CMR, Stepro said, is composed of members of the five competing mines' rescue teams and those from three other member mines. If each mine's rescue team is like a local fire department, then CMR is like a regional incident management team, ready to assemble members from a host of local teams and respond to serious incidents around the region.

Members of Alaska's Northern Star Pogo Mine Rescue Team compete in a rope rescue exercise during a previous Central Mine Rescue Competition in Kellogg, Idaho.

Stepro said CMR has about 150 members across its eight full-time member mines but it responds far beyond those eight, covering incidents in Montana, Idaho, Oregon, Washington, Alaska and western Canada. Although none of CMR's eight full-time member mines are in Montana, the organization partners with many smaller mines in the state to provide mine rescue services, he said.

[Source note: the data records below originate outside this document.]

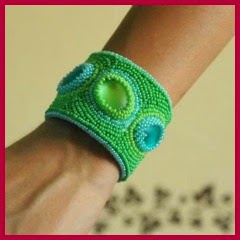 Brazalete bordado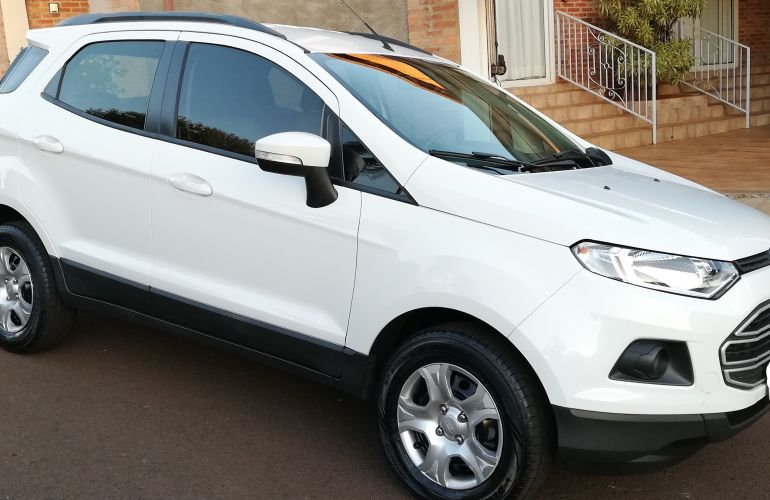 Ford Ecosport SE 2.0 16V Powershift (Flex) - Foto #4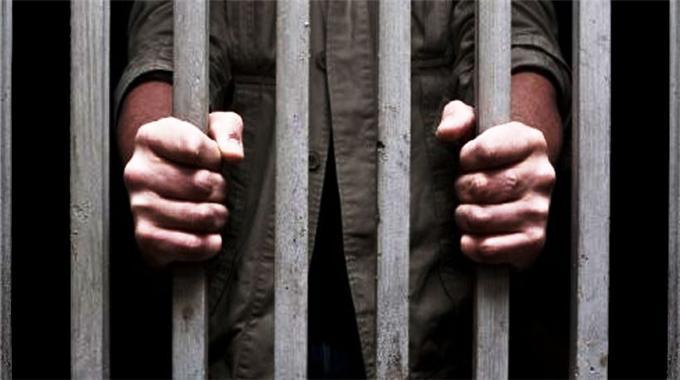 Kanlı cezaevi isyanları devam ediyor; 10 ölü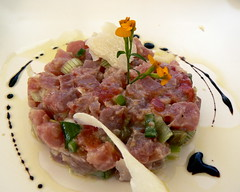 (Lemon2) Tags: en food holiday france flower french star spring o 4 olive onions oil provence balsamic tuna parmesan capers aix francais tartare slightly reduction poncy jollybag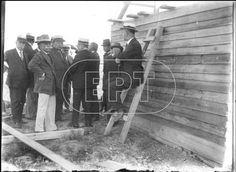 Τα πρώτα παραπήγματα προσφύγων στο Βύρωνα (1923).  Υπηρεσιακοί παράγοντες επιτηρούν την περιοχή.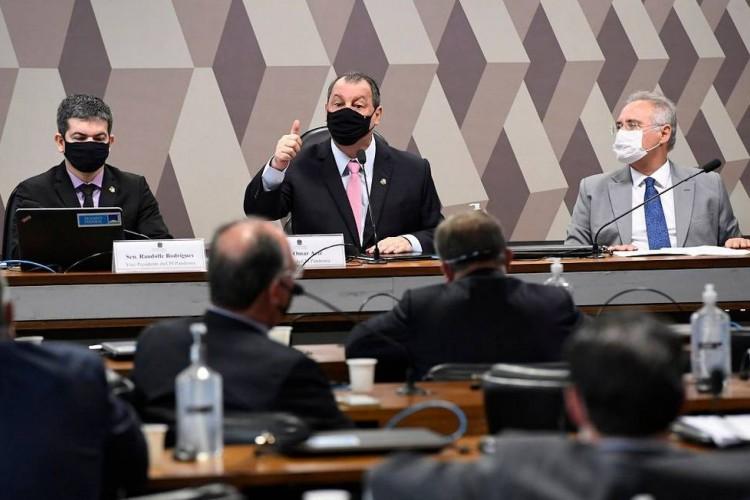 Randolfe Rodrigues, Omar Aziz e Renan Calheiros: respectivamente vice-presidente, presidente e relator da CPI   (Foto: Agência Senado)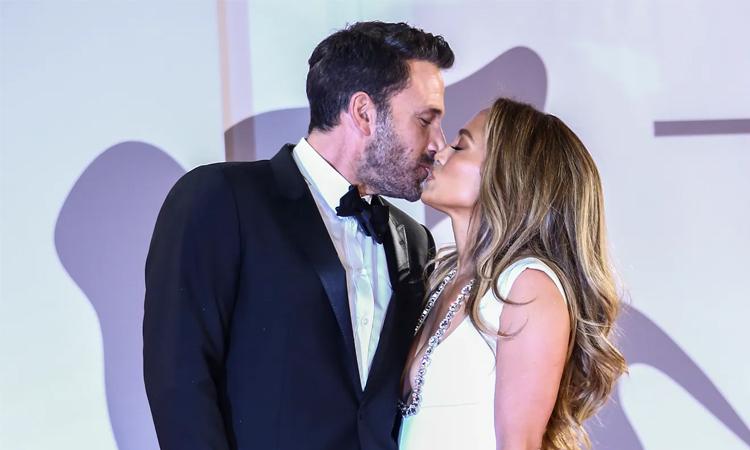 Ben Affleck và Jennifer Lopez hôn trên thảm đỏ Venice hôm 10/9. Ảnh: AP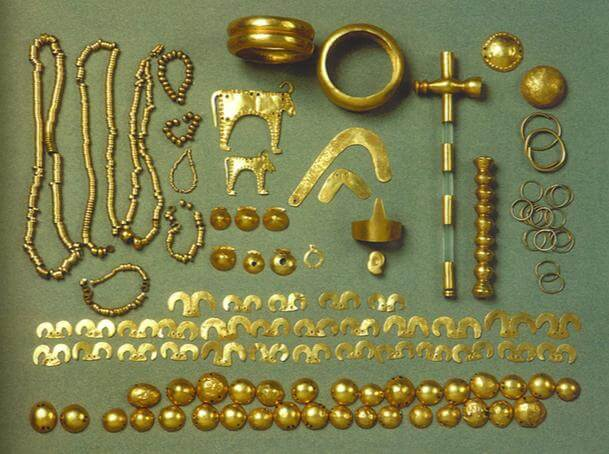 Early jewels and gold treasures from the Varna Necropolis.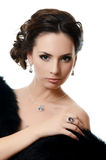 Den härliga kvinnan med dyra smycken Royaltyfria Bilder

"They’re underground, they’re doing stuff, but they’re not big enough to supply their own full mine rescue team," he said. "We are available to help just because it’s the right thing to do."

Mine rescue team staffing can be somewhat like a fire department, he said, with a handful of full-time personnel — the competition teams — and a full roster of part-time personnel who have other jobs but nonetheless dedicate some of their time to mine rescue, and who may be the first to respond when something goes wrong.

And mine rescue itself, he said, could be thought of as akin to "kind of like a fire department for underground."

But mine rescue is far more complex than a structure fire or vehicle crash.

Stepro said teams include miners, geologists, engineers, electricians and mechanics. Teams are generally four to six people and can stay underground no longer than four hours — the limit of rebreather equipment. CMR responds to incidents with enough personnel to conduct 24-hour operations nonstop with teams rotating out every four hours, he said, plus a backup team on standby for every team deployed underground.

Beyond extensive training and the occasional competition, he said, CMR responds to actual incidents, "hopefully not all that often."

"But," he added, "we have to be ready for everything."

Members of the Hecla Lucky Friday Mine Rescue Team in Idaho wear rebreathing equipment as they walk through a simulated mine adit during a Central Mine Rescue Competition in Kellogg, Idaho.